Segment Start: DATA SUPPLIED
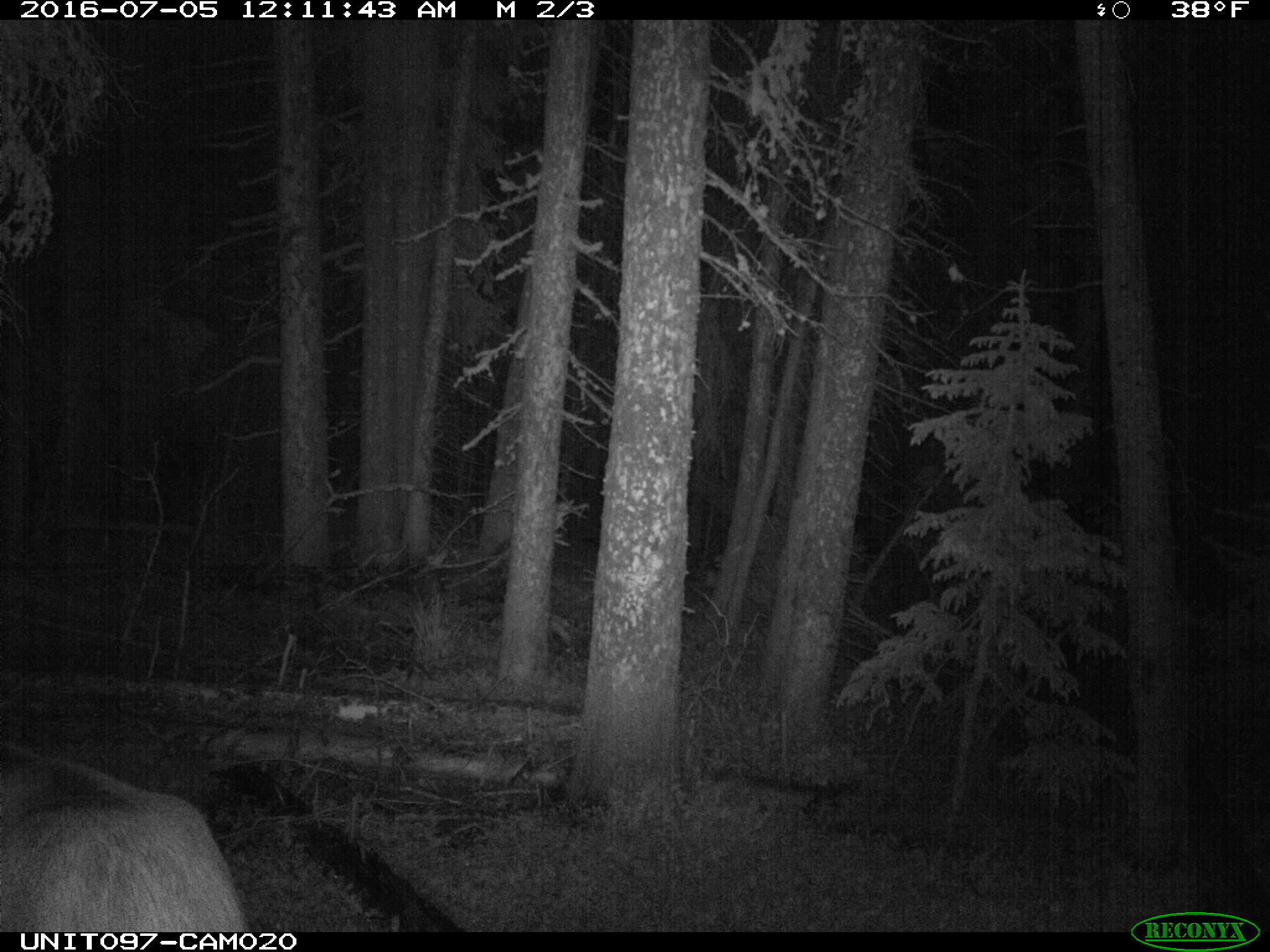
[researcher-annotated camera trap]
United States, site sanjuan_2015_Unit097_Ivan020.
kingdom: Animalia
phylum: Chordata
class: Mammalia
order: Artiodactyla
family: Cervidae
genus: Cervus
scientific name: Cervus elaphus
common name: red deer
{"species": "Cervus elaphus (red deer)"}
Segment End: DATA SUPPLIED
Once the line containing "class: Mammalia" is found in the listing above, set down that line and every line after it, exactly.

class: Mammalia
order: Artiodactyla
family: Cervidae
genus: Cervus
scientific name: Cervus elaphus
common name: red deer
{"species": "Cervus elaphus (red deer)"}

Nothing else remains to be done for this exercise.